Actually that would be bucket sort. The disadvantage of bucket sort is that you need to manage many buckets of varying size. This is either complicated or wastes a lot of memory. With radix sort you start by sorting counterintuitively by the LAST letter of the name (or the least significant byte) to avoid all that hassle. Each pass can be done by counting sort with an internal block ram with 256 entries for counting. In a V4 you can probably even hold 64k entries so you can get along with 4 passes of 16-bits each. See section 9.3 of Cormen, Leiserson and Rives "Introduction to Algorithms". Smaller datasets can be sorted in hardware by systolic priority queues as fast as you can input the data. Kolja Sulimma.
Kolja Sulimma wrote:
> Smaller datasets can be sorted in hardware by systolic priority queues > as fast as you can input the data.
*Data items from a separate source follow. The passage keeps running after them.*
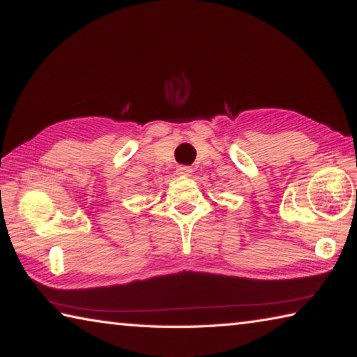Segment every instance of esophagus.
<instances>
[{
    "label": "esophagus",
    "instance_id": "34e87169",
    "mask_svg": "<svg viewBox=\"0 0 357 357\" xmlns=\"http://www.w3.org/2000/svg\"><path fill=\"white\" fill-rule=\"evenodd\" d=\"M176 173L179 174V176H190L192 168L190 167H185V165H181V167L176 168Z\"/></svg>",
    "mask_w": 357,
    "mask_h": 357
}]
</instances>
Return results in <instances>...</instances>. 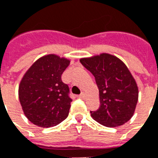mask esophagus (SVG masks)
<instances>
[{
    "label": "esophagus",
    "instance_id": "34e87169",
    "mask_svg": "<svg viewBox=\"0 0 158 158\" xmlns=\"http://www.w3.org/2000/svg\"><path fill=\"white\" fill-rule=\"evenodd\" d=\"M85 94L84 92H82L81 95L78 96V98H80V99H85Z\"/></svg>",
    "mask_w": 158,
    "mask_h": 158
}]
</instances>
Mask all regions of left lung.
<instances>
[{"label":"left lung","instance_id":"obj_1","mask_svg":"<svg viewBox=\"0 0 158 158\" xmlns=\"http://www.w3.org/2000/svg\"><path fill=\"white\" fill-rule=\"evenodd\" d=\"M92 73L99 89L101 106L90 115L106 127L123 125L134 115L139 100V88L129 68L118 57L101 53L80 59Z\"/></svg>","mask_w":158,"mask_h":158}]
</instances>
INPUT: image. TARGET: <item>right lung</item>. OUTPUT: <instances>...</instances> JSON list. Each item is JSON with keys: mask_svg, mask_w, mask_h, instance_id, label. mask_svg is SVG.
I'll return each instance as SVG.
<instances>
[{"mask_svg": "<svg viewBox=\"0 0 158 158\" xmlns=\"http://www.w3.org/2000/svg\"><path fill=\"white\" fill-rule=\"evenodd\" d=\"M70 60L48 54L36 60L19 85V99L24 115L42 128L56 126L68 116L72 99L62 74Z\"/></svg>", "mask_w": 158, "mask_h": 158, "instance_id": "right-lung-1", "label": "right lung"}]
</instances>
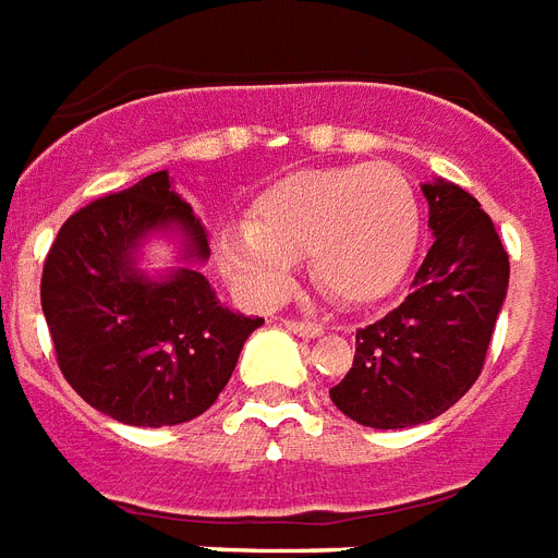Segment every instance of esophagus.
Segmentation results:
<instances>
[{
	"label": "esophagus",
	"mask_w": 558,
	"mask_h": 558,
	"mask_svg": "<svg viewBox=\"0 0 558 558\" xmlns=\"http://www.w3.org/2000/svg\"><path fill=\"white\" fill-rule=\"evenodd\" d=\"M283 325L298 336H307V339H316V336L325 333V327L318 325V322H310V318H287Z\"/></svg>",
	"instance_id": "1"
}]
</instances>
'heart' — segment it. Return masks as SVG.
<instances>
[{
	"mask_svg": "<svg viewBox=\"0 0 558 558\" xmlns=\"http://www.w3.org/2000/svg\"><path fill=\"white\" fill-rule=\"evenodd\" d=\"M421 210L410 178L392 163L292 172L263 190L248 222L216 236L225 280L257 307L292 289L295 260L327 298L363 307L389 295L418 245Z\"/></svg>",
	"mask_w": 558,
	"mask_h": 558,
	"instance_id": "b5f03b06",
	"label": "heart"
}]
</instances>
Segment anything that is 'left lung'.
<instances>
[{"label":"left lung","mask_w":558,"mask_h":558,"mask_svg":"<svg viewBox=\"0 0 558 558\" xmlns=\"http://www.w3.org/2000/svg\"><path fill=\"white\" fill-rule=\"evenodd\" d=\"M433 245L410 295L356 330L354 365L330 401L363 427L401 430L450 410L477 383L509 287V254L462 186L424 184Z\"/></svg>","instance_id":"left-lung-1"}]
</instances>
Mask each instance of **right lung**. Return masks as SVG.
Listing matches in <instances>:
<instances>
[{
  "label": "right lung",
  "mask_w": 558,
  "mask_h": 558,
  "mask_svg": "<svg viewBox=\"0 0 558 558\" xmlns=\"http://www.w3.org/2000/svg\"><path fill=\"white\" fill-rule=\"evenodd\" d=\"M178 225L184 260H207V233L166 172L72 213L46 254L40 304L61 374L93 410L131 427H172L210 410L263 318L222 307L207 278L137 269L143 236Z\"/></svg>",
  "instance_id": "add662e5"
}]
</instances>
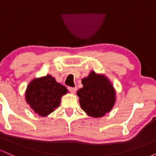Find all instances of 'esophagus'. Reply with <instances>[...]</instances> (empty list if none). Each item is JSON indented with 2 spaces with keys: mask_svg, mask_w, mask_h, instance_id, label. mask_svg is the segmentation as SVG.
Instances as JSON below:
<instances>
[{
  "mask_svg": "<svg viewBox=\"0 0 156 156\" xmlns=\"http://www.w3.org/2000/svg\"><path fill=\"white\" fill-rule=\"evenodd\" d=\"M68 90L70 92L75 93L77 91V88L76 87H68Z\"/></svg>",
  "mask_w": 156,
  "mask_h": 156,
  "instance_id": "1",
  "label": "esophagus"
}]
</instances>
You can also sort the words bit serial using a log2(N) array of muxes for each serial input. This strategy has a serial latency of log2(N) to the first bit, plus word length clocks, and can be built as wide as you want it. It's easily reused as part of a block sort. http://svn.sourceforge.net/viewvc/fpgac/trunk/fpgac/examples/pipelines/BitSer.c?revision=10&view=markup The strategy is a two input, two output muxes that passes bits through as pairs. Each bit is compared, and on the first difference, the mux selector is latched so that the low value bit stream passes to the left. The mux selectors are reset on a word flag. With a log2 mux arrangement, each mux layer sorts with a stream offset of 2, 4, 8, ..., 2^N Depending on the FPGA, the self selecting bit muxes are a few LUTs each, making the total cost of the sort engine N * log2(N) * K (where K is the number of LUTs per bit mux).